There are no approved therapies to treat enterovirus infections. In order to identify antiviral drug candidates, we screened the FIMM oncology drug collection (527 drugs) against EV1 in human cancer lung epithelial A549 and retinal pigment epithelial RPE cells using cell viability assay as readout. We identified vemurafenib as an inhibitor of EV1 replication. Vemurafenib (marketed as Zelboraf) is an FDA-approved inhibitor of the cellular B-Raf enzyme for the treatment of late-stage melanoma. Vemurafenib interrupts the B-Raf/MEK/ERK pathway, only if the B-Raf has V600E mutation [25]. A549 and RPE are non-BRAF mutated cells indicating that it does not target BRAF. Importantly, our studies show that vemurafenib inhibits EV1, but not EV6 (structural identity—88%, similarity—93%) in A549 cells, indicating that it could target viral protein as well (Figure S3A).
Next, we studied the effect of vemurafenib on the metabolism of EV1- and mock-infected A549 cells. We analyzed 111 polar metabolites in cell culture supernatants at 24 hpi. We quantified 90 metabolites. EV1 infection affected the levels of adenine, adenosine, hypoxanthine, glutathione, NAD, AMP, guanosine, and sucrose. Vemurafenib had some effect on the levels of these metabolites in both EV1- and mock-infected A549 cells (Figure S3B).
We also evaluated the effect of vemurafenib on transcription in EV-1 and mock-infected A549 cells. Cells were treated with 10 µM vemurafenib or DMSO and infected with EV1 or mock. After 8 h, we analyzed the expression of cellular genes using RNA microarray. We found that vemurafenib deregulated transcription of several genes in EV1- and mock-infected cells (Figure S3C). Interestingly, gene set enrichment analysis (GSEA) revealed that vemurafenib affected transcription of 17 cellular genes belonging to GO_RESPONSE_TO_OXYGEN_CONTAINING_COMPOMPOUND and GO_RESPONSE_TO_ENDOGENOUS_STIMULUS gene sets (p-value 9.95 e-15 and 1.24 e-14; FDR q-value 9.45 e-11 and 9.45 e-11). These results indicate that vemurafenib could also target cellular factor(s) involved in the transcription of antiviral genes.

┄┄┄┄┄┄┄┄┄┄

Activity: Update the vemurafenib passage, everything from "There are no" down to "well (Figure S3A).", changing "late-stage melanoma" to "advanced melanoma".

┄┄┄┄┄┄┄┄┄┄

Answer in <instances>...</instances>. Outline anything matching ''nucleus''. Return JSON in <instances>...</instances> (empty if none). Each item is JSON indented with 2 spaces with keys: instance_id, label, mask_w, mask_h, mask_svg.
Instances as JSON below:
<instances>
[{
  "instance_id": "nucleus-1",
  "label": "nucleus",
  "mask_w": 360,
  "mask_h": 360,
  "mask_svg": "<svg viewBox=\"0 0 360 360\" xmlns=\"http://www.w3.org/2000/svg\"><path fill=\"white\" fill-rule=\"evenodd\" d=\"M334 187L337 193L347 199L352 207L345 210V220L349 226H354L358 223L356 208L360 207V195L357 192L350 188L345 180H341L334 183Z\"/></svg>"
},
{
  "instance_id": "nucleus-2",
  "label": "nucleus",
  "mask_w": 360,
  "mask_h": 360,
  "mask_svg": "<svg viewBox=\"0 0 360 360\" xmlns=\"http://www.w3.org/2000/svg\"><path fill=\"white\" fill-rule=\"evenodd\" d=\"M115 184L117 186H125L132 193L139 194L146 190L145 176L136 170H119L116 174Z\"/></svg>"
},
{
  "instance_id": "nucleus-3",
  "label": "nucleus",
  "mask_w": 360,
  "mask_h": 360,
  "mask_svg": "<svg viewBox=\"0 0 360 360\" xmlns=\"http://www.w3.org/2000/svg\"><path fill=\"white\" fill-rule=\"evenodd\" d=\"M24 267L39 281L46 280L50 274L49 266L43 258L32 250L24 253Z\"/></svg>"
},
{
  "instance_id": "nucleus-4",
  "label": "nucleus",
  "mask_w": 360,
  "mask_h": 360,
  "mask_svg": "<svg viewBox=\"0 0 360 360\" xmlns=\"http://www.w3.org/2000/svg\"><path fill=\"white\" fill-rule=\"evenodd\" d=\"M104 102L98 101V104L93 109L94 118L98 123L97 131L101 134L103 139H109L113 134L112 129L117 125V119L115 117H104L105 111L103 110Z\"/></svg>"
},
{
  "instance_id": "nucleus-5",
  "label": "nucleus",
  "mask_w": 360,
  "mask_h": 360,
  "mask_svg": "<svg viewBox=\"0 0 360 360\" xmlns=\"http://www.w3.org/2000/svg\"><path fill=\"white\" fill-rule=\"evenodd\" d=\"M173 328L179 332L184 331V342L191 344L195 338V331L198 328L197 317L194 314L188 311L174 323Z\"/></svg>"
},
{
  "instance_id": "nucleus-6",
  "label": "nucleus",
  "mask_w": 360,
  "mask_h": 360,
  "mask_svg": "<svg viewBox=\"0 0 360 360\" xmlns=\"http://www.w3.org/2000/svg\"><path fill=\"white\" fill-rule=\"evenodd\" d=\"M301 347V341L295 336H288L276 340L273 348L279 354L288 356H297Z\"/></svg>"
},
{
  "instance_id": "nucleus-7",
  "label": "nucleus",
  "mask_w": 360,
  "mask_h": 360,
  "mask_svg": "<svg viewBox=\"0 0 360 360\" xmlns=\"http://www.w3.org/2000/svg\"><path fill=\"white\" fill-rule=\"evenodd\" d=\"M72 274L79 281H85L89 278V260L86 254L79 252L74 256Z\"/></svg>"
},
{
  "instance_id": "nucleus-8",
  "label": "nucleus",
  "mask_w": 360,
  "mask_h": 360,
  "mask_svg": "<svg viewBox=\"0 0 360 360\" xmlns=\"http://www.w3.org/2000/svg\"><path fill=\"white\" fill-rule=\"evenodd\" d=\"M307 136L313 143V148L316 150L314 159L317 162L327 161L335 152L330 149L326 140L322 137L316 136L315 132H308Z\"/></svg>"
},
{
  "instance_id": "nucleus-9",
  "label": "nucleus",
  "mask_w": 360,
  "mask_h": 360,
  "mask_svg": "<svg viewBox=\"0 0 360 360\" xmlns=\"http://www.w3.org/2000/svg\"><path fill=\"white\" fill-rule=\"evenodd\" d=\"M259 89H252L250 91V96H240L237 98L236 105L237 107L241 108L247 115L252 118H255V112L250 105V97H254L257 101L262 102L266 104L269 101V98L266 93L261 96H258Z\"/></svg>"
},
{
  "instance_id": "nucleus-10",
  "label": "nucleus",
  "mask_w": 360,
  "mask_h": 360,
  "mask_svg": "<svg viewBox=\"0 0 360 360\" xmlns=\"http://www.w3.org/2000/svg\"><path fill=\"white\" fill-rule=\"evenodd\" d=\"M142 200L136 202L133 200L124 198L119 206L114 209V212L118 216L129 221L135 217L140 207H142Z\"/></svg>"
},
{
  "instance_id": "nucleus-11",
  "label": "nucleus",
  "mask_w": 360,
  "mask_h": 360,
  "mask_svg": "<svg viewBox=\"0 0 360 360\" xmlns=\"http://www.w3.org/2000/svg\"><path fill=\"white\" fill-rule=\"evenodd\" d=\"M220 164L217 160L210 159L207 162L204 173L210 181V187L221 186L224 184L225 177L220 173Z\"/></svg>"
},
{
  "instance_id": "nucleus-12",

┄┄┄┄┄┄┄┄┄┄

Task solution:
There are no approved therapies to treat enterovirus infections. In order to identify antiviral drug candidates, we screened the FIMM oncology drug collection (527 drugs) against EV1 in human cancer lung epithelial A549 and retinal pigment epithelial RPE cells using cell viability assay as readout. We identified vemurafenib as an inhibitor of EV1 replication. Vemurafenib (marketed as Zelboraf) is an FDA-approved inhibitor of the cellular B-Raf enzyme for the treatment of advanced melanoma. Vemurafenib interrupts the B-Raf/MEK/ERK pathway, only if the B-Raf has V600E mutation [25]. A549 and RPE are non-BRAF mutated cells indicating that it does not target BRAF. Importantly, our studies show that vemurafenib inhibits EV1, but not EV6 (structural identity—88%, similarity—93%) in A549 cells, indicating that it could target viral protein as well (Figure S3A).